Huntington flew it at the Royal Aero Club grounds at Eastchurch, progressively modifying it to improve its flight characteristics between 1910 and 1914. By 1913 it had effectively become a joint design by Dunne and Huntington and was flying well.

==Description==
The main feature of the design was a set of three wings, each of 10 ft chord, placed immediately fore and aft of each other. The fore-wing was of reduced span and the middle wing raised to give the appearance of a heavily staggered canard biplane. The angle of incidence of each plane was adjusted to provide longitudinal stability.

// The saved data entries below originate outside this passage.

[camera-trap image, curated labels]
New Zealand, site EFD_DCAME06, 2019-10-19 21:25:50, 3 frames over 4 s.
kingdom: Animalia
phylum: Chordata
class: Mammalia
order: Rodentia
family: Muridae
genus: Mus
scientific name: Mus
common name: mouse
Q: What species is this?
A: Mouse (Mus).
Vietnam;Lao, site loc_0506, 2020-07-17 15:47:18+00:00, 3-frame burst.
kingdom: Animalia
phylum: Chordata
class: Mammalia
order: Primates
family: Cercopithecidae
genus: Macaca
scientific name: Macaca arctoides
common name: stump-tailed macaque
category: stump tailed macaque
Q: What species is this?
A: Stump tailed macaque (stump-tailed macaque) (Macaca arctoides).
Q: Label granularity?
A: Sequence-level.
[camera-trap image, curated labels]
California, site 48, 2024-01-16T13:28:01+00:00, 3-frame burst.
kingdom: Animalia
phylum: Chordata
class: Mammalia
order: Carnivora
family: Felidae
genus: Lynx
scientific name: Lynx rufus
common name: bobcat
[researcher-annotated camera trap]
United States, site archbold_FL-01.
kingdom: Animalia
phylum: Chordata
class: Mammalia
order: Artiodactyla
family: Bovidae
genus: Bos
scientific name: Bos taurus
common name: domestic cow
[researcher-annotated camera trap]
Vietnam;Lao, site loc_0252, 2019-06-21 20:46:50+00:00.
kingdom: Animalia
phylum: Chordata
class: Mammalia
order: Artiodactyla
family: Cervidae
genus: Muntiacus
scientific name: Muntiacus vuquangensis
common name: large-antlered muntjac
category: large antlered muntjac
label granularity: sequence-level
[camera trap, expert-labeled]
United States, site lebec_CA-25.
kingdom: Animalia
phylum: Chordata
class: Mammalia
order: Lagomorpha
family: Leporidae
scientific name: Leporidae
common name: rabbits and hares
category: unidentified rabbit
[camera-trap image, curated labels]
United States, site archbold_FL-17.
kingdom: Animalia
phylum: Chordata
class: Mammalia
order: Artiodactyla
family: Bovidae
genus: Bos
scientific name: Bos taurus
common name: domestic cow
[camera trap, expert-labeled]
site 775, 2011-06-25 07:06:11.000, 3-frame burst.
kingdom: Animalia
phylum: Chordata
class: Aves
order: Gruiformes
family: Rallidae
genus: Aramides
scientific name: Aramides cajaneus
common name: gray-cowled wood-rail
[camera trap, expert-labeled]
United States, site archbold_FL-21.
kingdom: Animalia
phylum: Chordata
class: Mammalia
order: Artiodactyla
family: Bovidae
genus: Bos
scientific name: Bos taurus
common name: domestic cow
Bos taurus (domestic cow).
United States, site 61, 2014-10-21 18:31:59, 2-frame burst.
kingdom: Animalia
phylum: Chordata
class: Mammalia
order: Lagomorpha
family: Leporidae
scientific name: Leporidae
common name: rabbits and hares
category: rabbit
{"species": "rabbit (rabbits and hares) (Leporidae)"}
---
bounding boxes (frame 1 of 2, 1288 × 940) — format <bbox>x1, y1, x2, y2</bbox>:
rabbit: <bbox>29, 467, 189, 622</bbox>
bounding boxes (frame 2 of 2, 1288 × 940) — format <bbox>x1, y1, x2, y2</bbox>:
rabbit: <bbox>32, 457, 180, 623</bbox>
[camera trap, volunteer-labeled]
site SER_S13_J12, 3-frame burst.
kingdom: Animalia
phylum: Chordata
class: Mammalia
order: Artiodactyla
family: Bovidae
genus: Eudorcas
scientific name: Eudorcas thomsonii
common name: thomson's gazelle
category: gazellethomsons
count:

The outer sections of the rear wing were given a sharp downward angle or anhedral. Triangular outboard control surfaces were hinged on the diagonal to these sections and provided all the functions normally produced by separate elevator, aileron and rudder controls. When operated together they acted as elevators, while when operating differentially they acted as combined ailerons and rudders to bank the aircraft into a controlled turn.

The front and rear wings were fixed to a long, uncovered fuselage frame, with the front wing gently tapered. The top wing was strut-braced to the structure below. Side curtains between the two full-span wings were initially fitted.

The pilot was seated above the front wing, with the engine immediately behind. Power was initially provided by a single Wolseley water-cooled inline engine chain-driving twin propellers. These were mounted in the space beneath the upper wing and their axles doubled as twin cylindrical booms connecting the fore and aft structures.

When first flown at Eastchurch in early 1910, the fuselage was originally mounted on an undercarriage comprising two main wheels, a large tail wheel and twin auxiliary skids under the nose.

Later modifications included removal of the side screens, structural lightening including a revised undercarriage and, in 1913, fitting of a more powerful 70 hp Gnome air-cooled rotary engine with single engine-mounted propeller. These enabled the craft to reach 43 mph.